Formal Doctoral Projects
Repertory and the Production of Theatre Space at the Globe and the Blackfriars, 1599-1613 by Dr Sarah Dustagheer.
Sarah received an AHRC funded Collaborative Doctoral Award to study at King’s College London and the Globe in 2006. Her thesis examines the relationship between repertory and theatrical spaces at the Globe and Blackfriars between 1599 and 1613, as well as the new repertory of plays written for the reconstructed Globe since 1997. She is currently developing her thesis into a book, entitled Shakespeare's Playhouses: Theatre Space and Repertory at the Globe and the Blackfriars, which examines the differences between indoor and outdoor playing in early modern London.
Globe Audiences: Spectatorship and Reconstruction at Shakespeare’s Globe by Dr Penelope Woods.
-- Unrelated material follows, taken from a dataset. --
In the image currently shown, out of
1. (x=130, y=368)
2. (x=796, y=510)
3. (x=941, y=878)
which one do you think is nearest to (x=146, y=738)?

Penelope’s thesis considers the conditions of production and reception at Shakespeare’s Globe from 1997-2010 and at the first Globe theatre from 1599-1613. Her research was primarily focused on audience studies: how meaning is made by and for audiences, and how spectatorship ‘works’ in the unique Globe space. The project was funded by the AHRC through a Collaborative Doctoral Award, and was supervised by Queen Mary’s and the Globe. Penelope has now taken up a three year post-doctoral fellowship at the University of Western Australia.
Recreating Light in the Early Modern Theatre by Neil Vallelly.
Neil's thesis explores how light (and darkness) was experienced in sixteenth- and seventeenth-century England and to what extent these experiences impacted upon theatre in the period. For instance, he looks at the relationship between actual experiences of nighttime and representations of night on-stage in the period. Neil is a Commonwealth PhD Scholar (2012-2015) at the University of Otago, New Zealand (Prof. Evelyn Tribble) and Shakespeare’s Globe (Dr. Farah Karim-Cooper). He completed his BA and MA degrees at Queen’s University Belfast. He is also the postgraduate representative for the Australia and New Zealand Shakespeare Association.
'Foule habits of reproach’: Performing Bodily Rebukes and Retributions on the Renaissance Stage, Page and Street by Miranda Fay Thomas.
Miranda joins King's and the Globe after completing her BA and MA at the University of York. Her doctoral research explores the development of physical shaming as a performative process on the popular stage, in written literature, and in contemporary events, from the sixteenth century until the public execution of Charles I. From insulting gestures such as spitting and thumb biting, to humiliating punishments such as being put in the stocks and public executions, this research analyses the process of using the body to reproach people for their beliefs or behaviour, and contextualises it in a society marked by the necessity of performativity in everyday life.